(TESTO DEL DOCUMENTO)
──────────────────────────────

Nelle frenetiche giornate della Seconda Guerra d’Indipendenza fu di nuovo Firenze a rimettere in campo l’abolizione. Il 30 aprile del 1859 il Governo Provvisorio Toscano, onorando la memoria dei padri, aboliva la pena capitale nel Granducato, affermando che “fra noi la civiltà fu sempre più forte della scure del carnefice”.

Sul momento la cosa non suscitò particolare interesse, ma quando si riunì il primo Parlamento d’Italia (il 17 marzo1861 fu proclamata l’unità del paese sotto Re Vittorio Emanuele II) ci si rese conto che la pena capitale esisteva in tutto il Regno, ma non in Toscana. La Camera dei Deputati risolse con eleganza la spinosa questione. Dopo un vivace dibattito la Camera votò, il 13 marzo 1865, la fine della pena di morte per i reati di diritto comune.

──────────────────────────────

(RIGHE DI DATI)
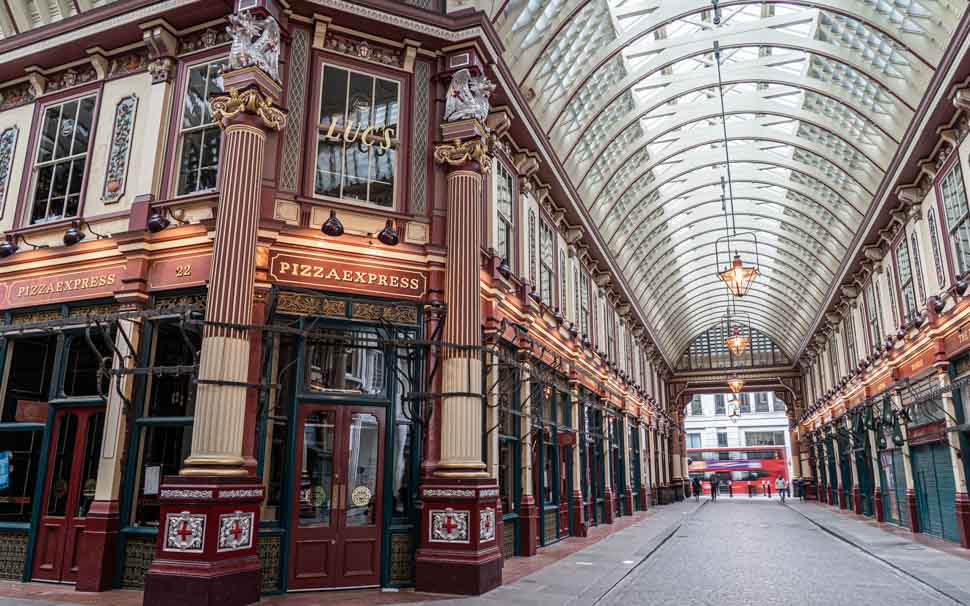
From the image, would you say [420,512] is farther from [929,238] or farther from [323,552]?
[929,238]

──────────────────────────────

(DA FARE)
Per favore, elenca tutte le date complete (giorno, mese e anno) che compaiono nel brano sull'abolizione della pena di morte.

(COMPITO SVOLTO)
- 30 aprile 1859
- 17 marzo 1861
- 13 marzo 1865